Charles Ellicott Commentary


Charles Ellicott Commentary
"And when ye shall come into the land, and shall have planted all manner of trees for food, then ye shall count the fruit thereof as their uncircumcision: three years shall they be as uncircumcised unto you; it shall not be eaten." — Leviticus 19:23 (ASV)
And when ye shall come. —Rather, And when ye be come, as the Authorised Version renders the same phrase in Leviticus 14:34.

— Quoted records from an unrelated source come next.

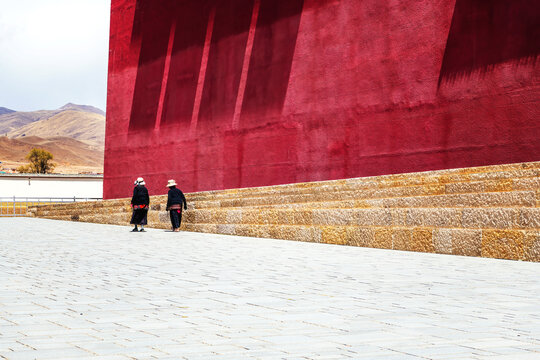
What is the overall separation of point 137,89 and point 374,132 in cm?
1215

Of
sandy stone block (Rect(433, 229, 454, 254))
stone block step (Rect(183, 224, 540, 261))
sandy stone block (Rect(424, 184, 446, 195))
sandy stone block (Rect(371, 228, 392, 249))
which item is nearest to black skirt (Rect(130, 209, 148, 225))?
stone block step (Rect(183, 224, 540, 261))

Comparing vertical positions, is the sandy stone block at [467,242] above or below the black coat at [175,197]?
below

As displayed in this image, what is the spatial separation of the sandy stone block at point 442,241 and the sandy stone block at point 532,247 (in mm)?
1232

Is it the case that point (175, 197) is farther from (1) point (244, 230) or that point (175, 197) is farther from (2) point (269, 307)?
(2) point (269, 307)

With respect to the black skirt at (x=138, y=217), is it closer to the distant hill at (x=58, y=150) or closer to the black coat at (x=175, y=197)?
the black coat at (x=175, y=197)

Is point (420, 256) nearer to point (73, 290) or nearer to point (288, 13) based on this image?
point (73, 290)

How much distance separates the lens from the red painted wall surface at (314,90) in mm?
13258

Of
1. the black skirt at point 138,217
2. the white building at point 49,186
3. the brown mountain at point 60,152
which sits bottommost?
the black skirt at point 138,217

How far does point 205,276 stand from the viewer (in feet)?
23.8

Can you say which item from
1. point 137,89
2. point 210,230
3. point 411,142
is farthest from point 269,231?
point 137,89

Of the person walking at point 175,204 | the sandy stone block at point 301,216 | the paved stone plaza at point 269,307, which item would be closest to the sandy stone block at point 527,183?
the paved stone plaza at point 269,307

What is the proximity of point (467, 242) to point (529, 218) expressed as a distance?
37.4 inches

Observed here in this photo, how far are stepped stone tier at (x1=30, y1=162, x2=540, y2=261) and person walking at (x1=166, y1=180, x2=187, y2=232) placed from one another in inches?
13.6

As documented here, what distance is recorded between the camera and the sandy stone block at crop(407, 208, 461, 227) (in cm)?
959
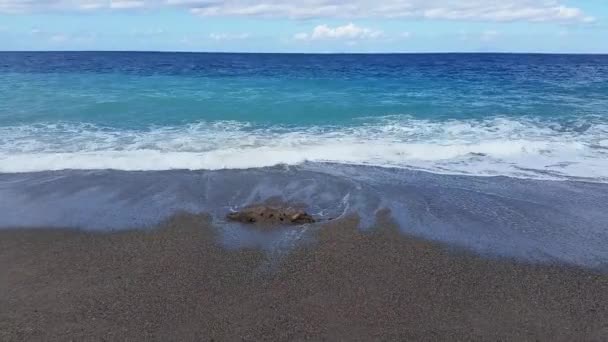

This is one of four instances in Leviticus where a law was given prospectively, having no immediate bearing on the condition of the people of Israel (namely, Leviticus 14:34; Leviticus 19:23; Leviticus 23:10). Although all four enactments are introduced by the same phrase, they are translated in three different ways in the Authorised Version: When ye be come into the land, in Leviticus 14:34 and Leviticus 23:10; When ye shall come into the land, in Leviticus 19:23; and When ye come into the land, in Leviticus 25:2. This gives the impression that the phrases in the original were different in the various passages. In legislative formulas, it is important to render the same phraseology uniformly in a translation.
Shall have planted all manner of trees for food. —From this declaration, the administrators of the law during the Second Temple period inferred that trees planted by the inhabitants of Canaan before the Israelites took possession of it were exempt from this law, and that it only applies to fruit trees intended for food, such as citron trees, olive trees, fig trees, vines, etc.
Trees that bore fruit unfit for human food, which grew up by themselves, or which were planted for hedges or timber, did not come under this law.
Then ye shall count the fruit thereof as uncircumcised. —Literally, then shall you circumcise its uncircumcision, its fruit. This means that its uncircumcision, which the text itself explains as “its fruit,” is to be cut off or pinched off. The metaphorical use of circumcision is thus explained by the text itself: it denotes the fruit as disqualified or unfit. In Leviticus 26:41, the same metaphor is used for the heart that is stubborn or not ready to listen to Divine admonitions. And in other passages of Scripture, it is used with reference to lips (Exodus 6:12; Exodus 6:30) and ears (Jeremiah 6:10) that do not perform their proper functions.
Three years shall it be. —The cutting off of the fruit is to be repeated every year for three successive years. The produce of the first year, if allowed to grow on the trees, is both stunted and tasteless; moreover, plucking off the fruit or pinching off the blossom helps the trees thrive better and bear more abundantly afterwards.
Therefore, the Lawgiver enacts as law here what was a common practice among careful farmers from time immemorial, thus preventing greedy owners from acting in a way that would ultimately be to their own material harm.
It shall not be eaten. —According to the authorities in the time of Christ, this interdict extended to any and every advantage that could be derived from the first three years’ produce. The fruits were not to be sold, but were to be either burnt or buried in the ground; and if anyone ate as much as an olive, they received forty stripes save one.